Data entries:
· · · · · · ·

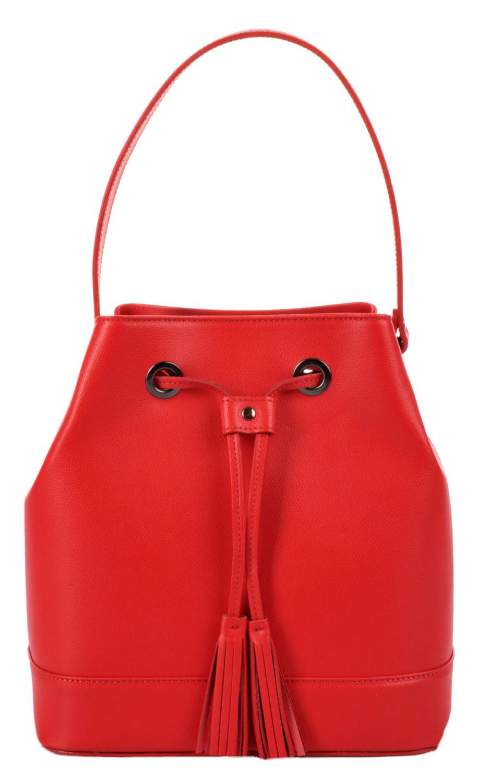 88df130254 elegantní kožená kabelka - vak 5324 červená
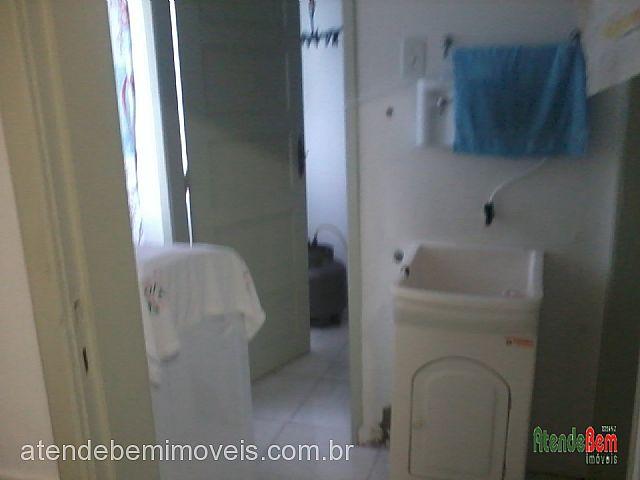 AtendeBem Imóveis - Apto 2 Dorm, Centro (150137) - Foto 7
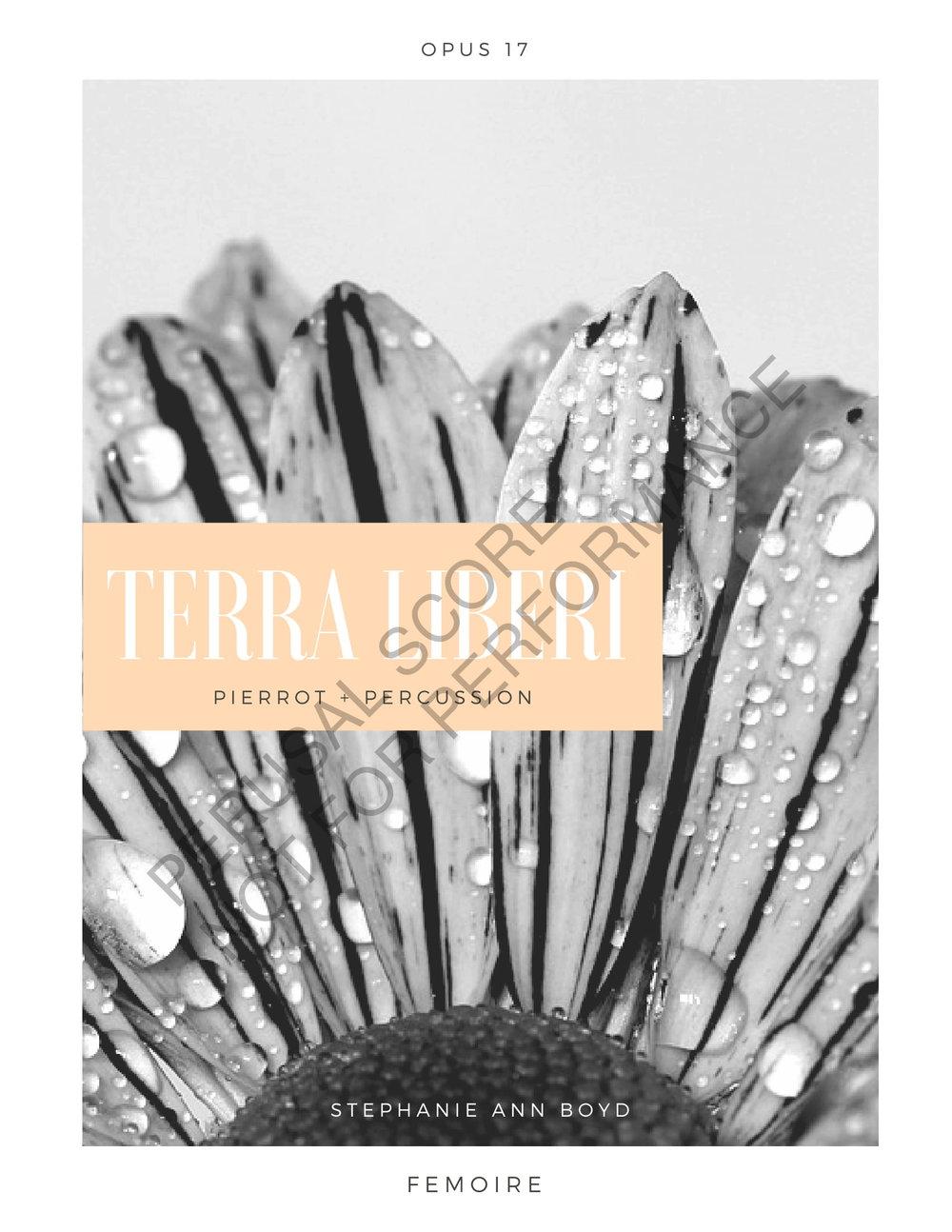 Boyd Terra Liberi Score-watermark-01.jpg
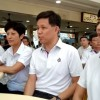 Totally acceptable for PAP incumbent to treat Tanjong Pagar as 'trophy GRC'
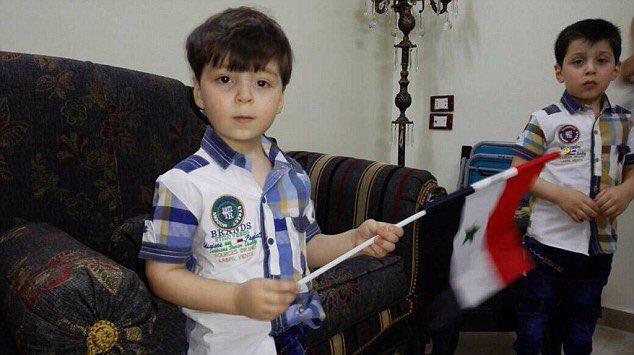 """صورة هل قال والد الطفل """"عمران """"الحقيقة؟"""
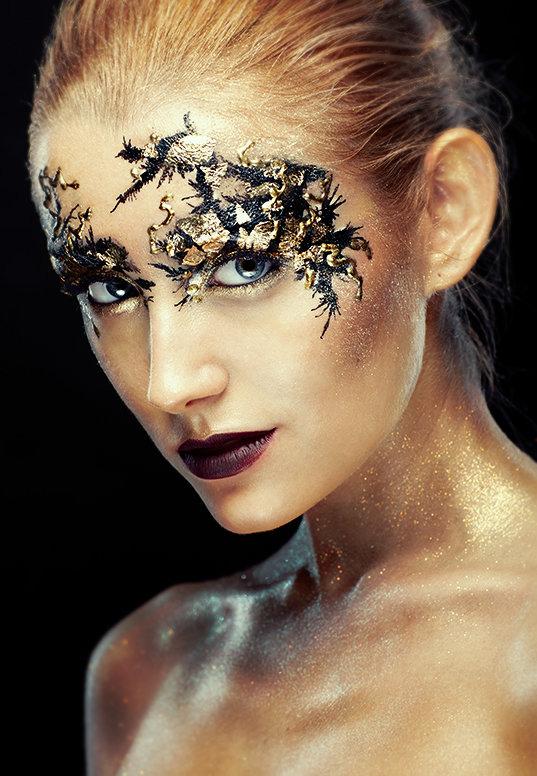 Фантазийный макияж :: Fashion Stylist
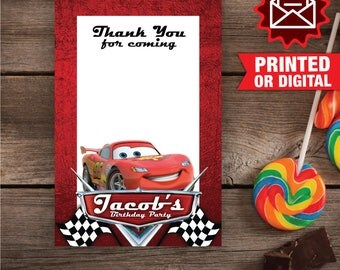 Printed or Digital - Cars Thank you card, Cars Birthday Party, Cars Printed Thank You Card, Cars Party Decoration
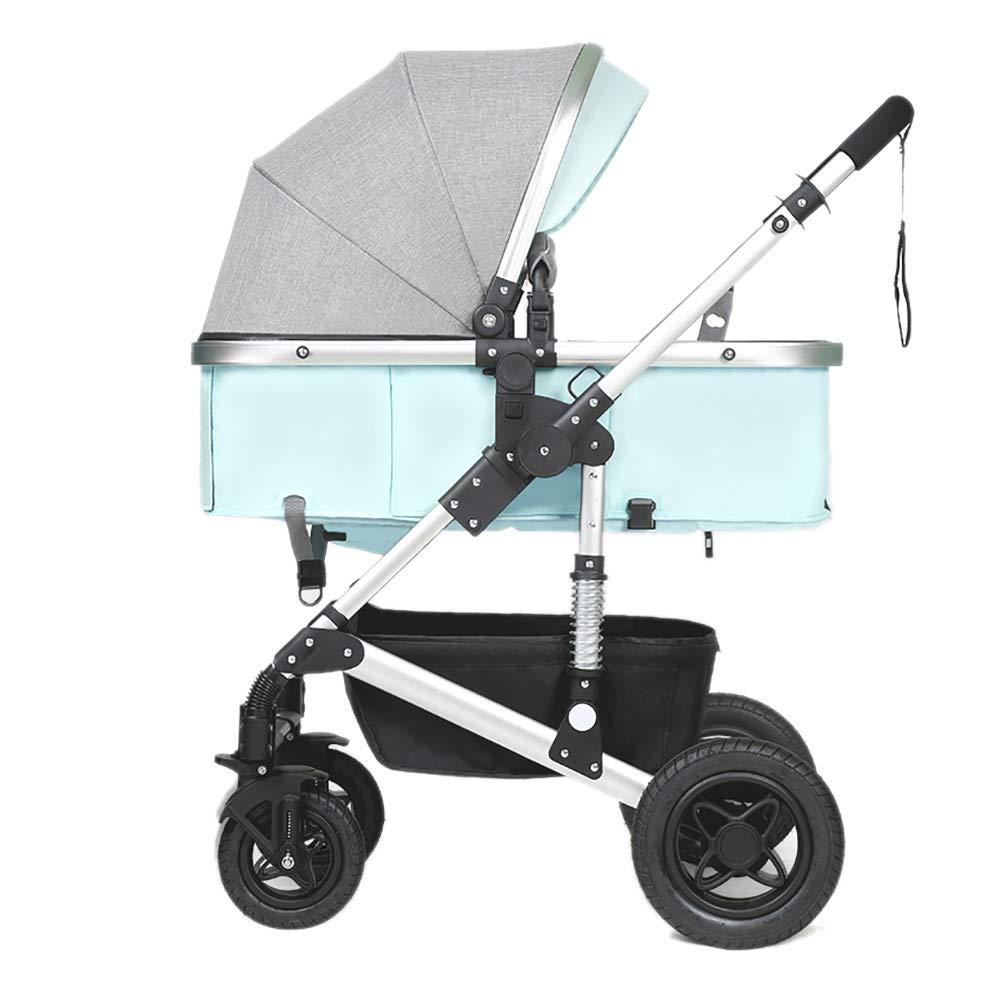 赤ちゃんのベビーカー、折りたたみ軽量ショックアブソーバの子供は赤ちゃんのキャリッジを幼児トロリーのアルミ合金フレームをプッシュ (色 : 青)  青 B07QHTC1CF
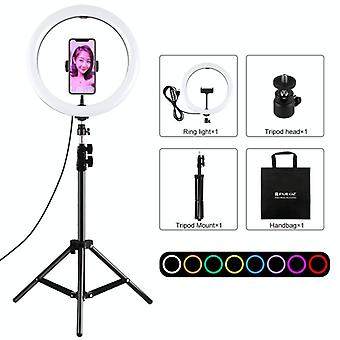 PULUZ 11.8 inch 30cm Light + 1.1m Tripod Mount Curved Surface RGBW Dimmable LED Ring Vlogging Photography Video Lights Live Broadcast Kits with Tripod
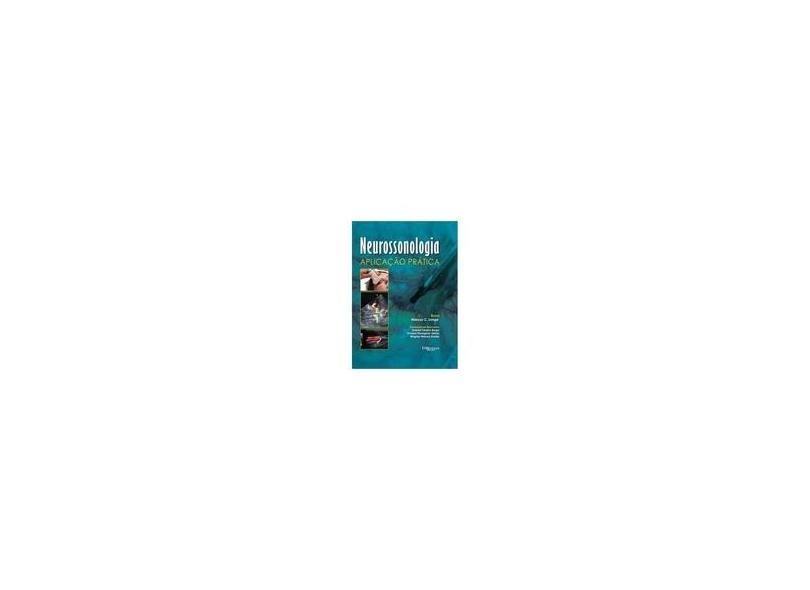 NEUROSSONOLOGIA APLICACAO PRATICA - Marcos C Lange - 9788580531534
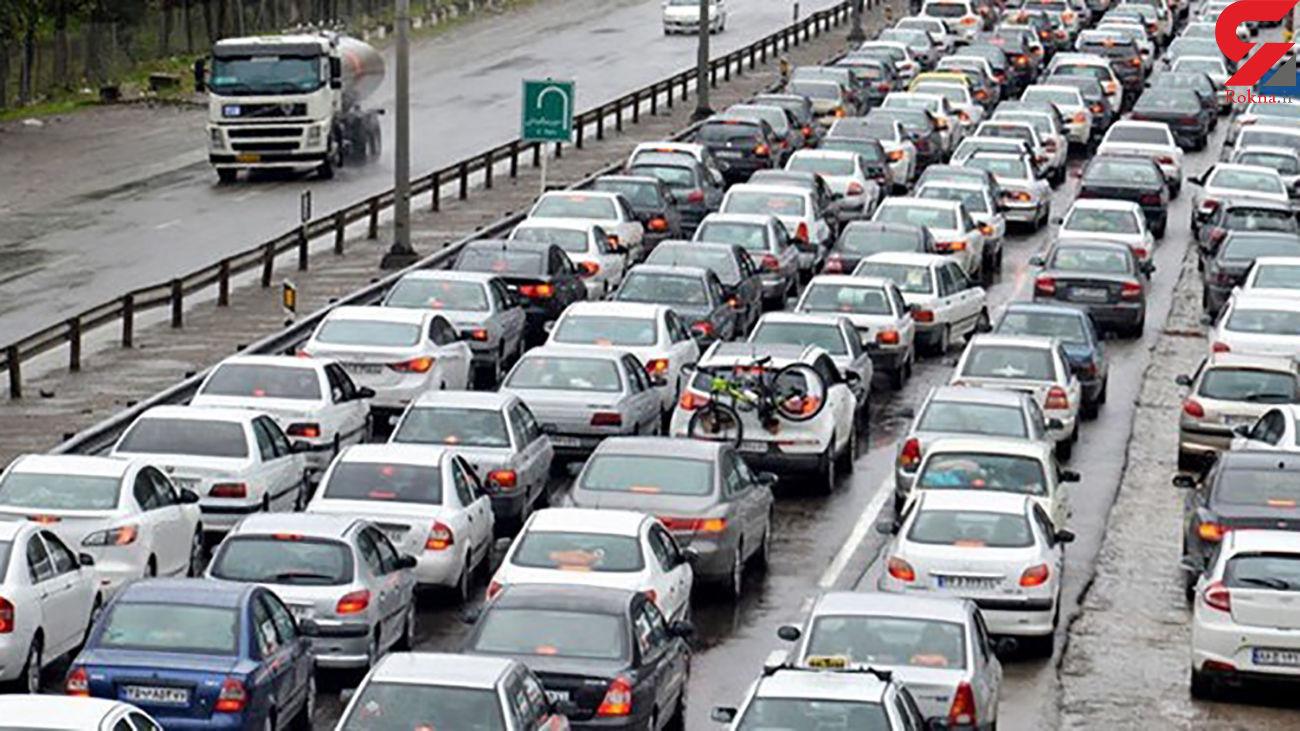 افزایش ترددهای جاده ای کشور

· · · · · · ·

## [Problem]
When you reach the line containing "هل قال والد" in the records above, write out that line and every line after it through the end, exactly, but omit the pictures.

## [Answer space]
 """صورة هل قال والد الطفل """"عمران """"الحقيقة؟"""
 Фантазийный макияж :: Fashion Stylist
 Printed or Digital - Cars Thank you card, Cars Birthday Party, Cars Printed Thank You Card, Cars Party Decoration
 赤ちゃんのベビーカー、折りたたみ軽量ショックアブソーバの子供は赤ちゃんのキャリッジを幼児トロリーのアルミ合金フレームをプッシュ (色 : 青)  青 B07QHTC1CF
 PULUZ 11.8 inch 30cm Light + 1.1m Tripod Mount Curved Surface RGBW Dimmable LED Ring Vlogging Photography Video Lights Live Broadcast Kits with Tripod
 NEUROSSONOLOGIA APLICACAO PRATICA - Marcos C Lange - 9788580531534
 افزایش ترددهای جاده ای کشور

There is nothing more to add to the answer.